**RECORDS TO USE**
--- --- ---

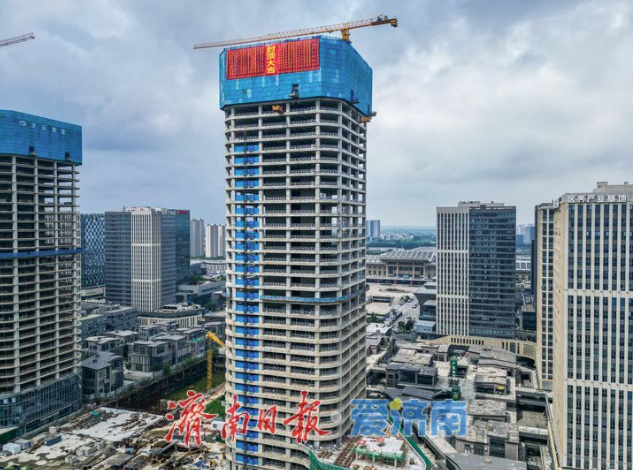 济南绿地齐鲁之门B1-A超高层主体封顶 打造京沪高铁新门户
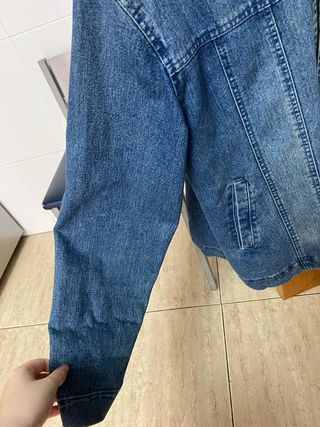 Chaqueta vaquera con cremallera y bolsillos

--- --- ---

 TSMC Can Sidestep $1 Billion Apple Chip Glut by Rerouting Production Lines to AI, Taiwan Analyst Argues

--- --- ---

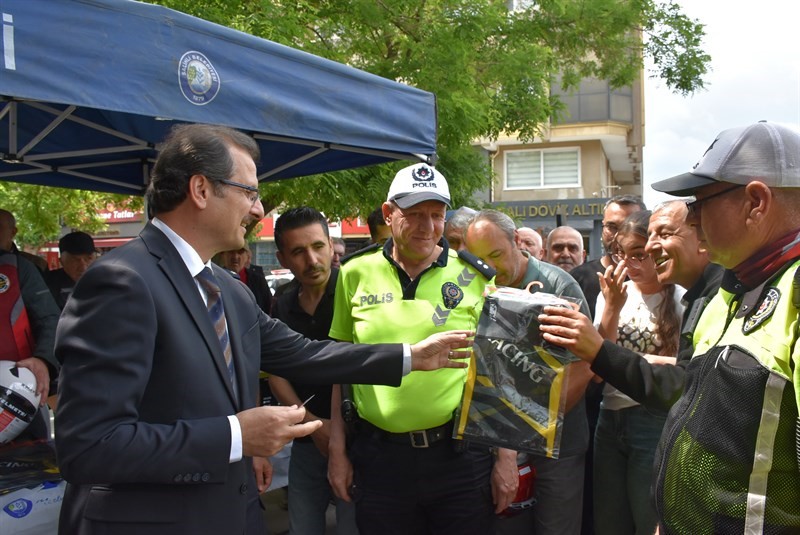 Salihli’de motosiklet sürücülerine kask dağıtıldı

--- --- ---

**WORK TASK**
Look above for the line containing "济南绿地齐鲁之门B1-A超高层主体封顶 打造京沪高铁新门户", then write out every line from there down to the line containing "Chaqueta vaquera con cremallera y bolsillos", that line included, with no pictures.

**SOLUTION TO THIS PROBLEM**
 济南绿地齐鲁之门B1-A超高层主体封顶 打造京沪高铁新门户
 Chaqueta vaquera con cremallera y bolsillos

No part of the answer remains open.